## DIRECTIONS
(1) According to the film review, how much did the production cost?
(2) Reproduce the passage of the film review starting at "Thus The Little" and ending at "energy is infectious.".
GIVEN TEXT: Begin
Unassuming local charmer
In the press notes for this small, heartfelt local film, there's a comment that it's amazing what you can do with "five weeks of shooting, six weeks of post-production and eight years of pre-production".
It's a rueful acknowledgement of the venture's changing fortunes. It started life as a mid-budget, British/NZ co-production with dependable stars James Nesbitt and Timothy Spall attached, but when the Film Commission refused funding, the whole thing collapsed.
Thus The Little Film That Almost Wasn't became The Little Film That Could:
writer Mike Riddell's wife Rosemary, a Hamilton District Court judge, took the helm; cinematographer Tom Burstyn (director of handsome backwoods doco
This Way of Life
) made miracles with virtually no equipment; four cracker actors took the key roles; and together, for $340,000, they produced an unassuming charmer. Sure, at times it feels somewhat deliberately assembled and the setting of gritty social realism doesn't always dovetail neatly with the parable at the story's heart. But its restless, genial energy is infectious.
GIVEN TEXT: End
DATA EXTRACT: Begin
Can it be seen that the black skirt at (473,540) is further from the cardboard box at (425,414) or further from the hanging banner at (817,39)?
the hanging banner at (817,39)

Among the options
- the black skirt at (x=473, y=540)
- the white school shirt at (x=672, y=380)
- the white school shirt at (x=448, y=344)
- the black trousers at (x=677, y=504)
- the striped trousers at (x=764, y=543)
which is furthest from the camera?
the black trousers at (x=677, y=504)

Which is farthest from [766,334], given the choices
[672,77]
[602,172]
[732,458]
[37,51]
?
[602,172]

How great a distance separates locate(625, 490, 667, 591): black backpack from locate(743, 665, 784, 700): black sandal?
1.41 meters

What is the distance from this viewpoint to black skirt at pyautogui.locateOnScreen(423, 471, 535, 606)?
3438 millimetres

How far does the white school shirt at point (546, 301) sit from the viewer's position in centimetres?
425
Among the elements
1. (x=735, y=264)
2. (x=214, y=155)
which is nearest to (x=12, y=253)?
DATA EXTRACT: End
DATA EXTRACT: Begin
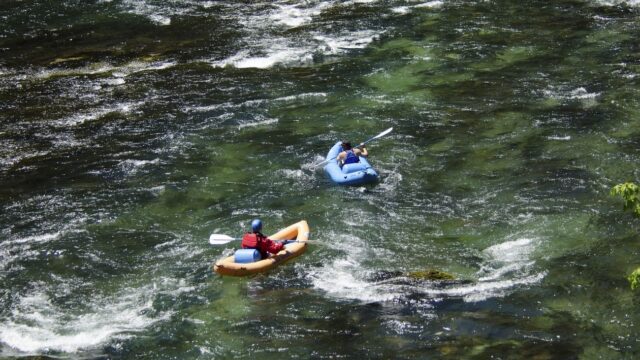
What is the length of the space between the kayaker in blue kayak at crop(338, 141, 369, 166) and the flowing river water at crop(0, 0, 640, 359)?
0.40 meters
DATA EXTRACT: End
DATA EXTRACT: Begin
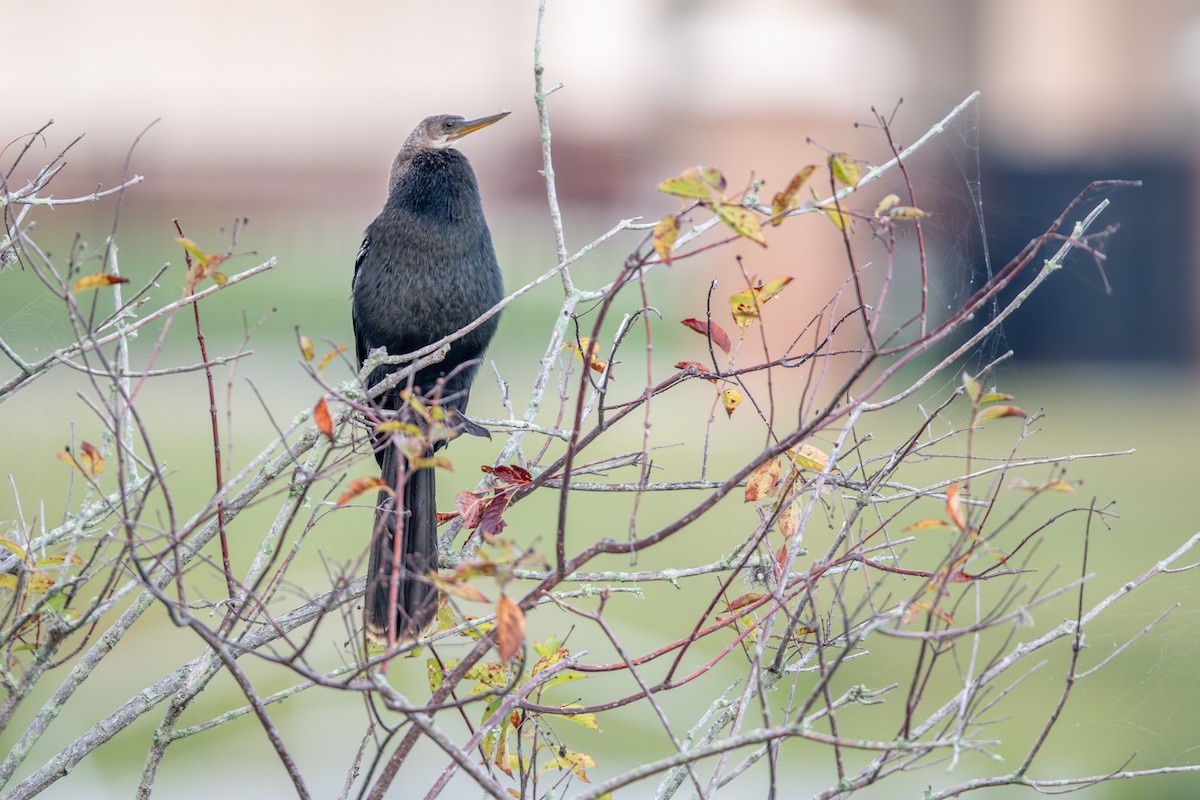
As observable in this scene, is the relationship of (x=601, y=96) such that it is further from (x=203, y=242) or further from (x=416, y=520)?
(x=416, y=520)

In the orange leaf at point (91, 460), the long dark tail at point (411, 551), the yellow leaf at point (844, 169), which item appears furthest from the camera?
DATA EXTRACT: End
## SOLUTIONS TO EACH TASK
(1) $340,000

(2)
Thus The Little Film That Almost Wasn't became The Little Film That Could:
writer Mike Riddell's wife Rosemary, a Hamilton District Court judge, took the helm; cinematographer Tom Burstyn (director of handsome backwoods doco
This Way of Life
) made miracles with virtually no equipment; four cracker actors took the key roles; and together, for $340,000, they produced an unassuming charmer. Sure, at times it feels somewhat deliberately assembled and the setting of gritty social realism doesn't always dovetail neatly with the parable at the story's heart. But its restless, genial energy is infectious.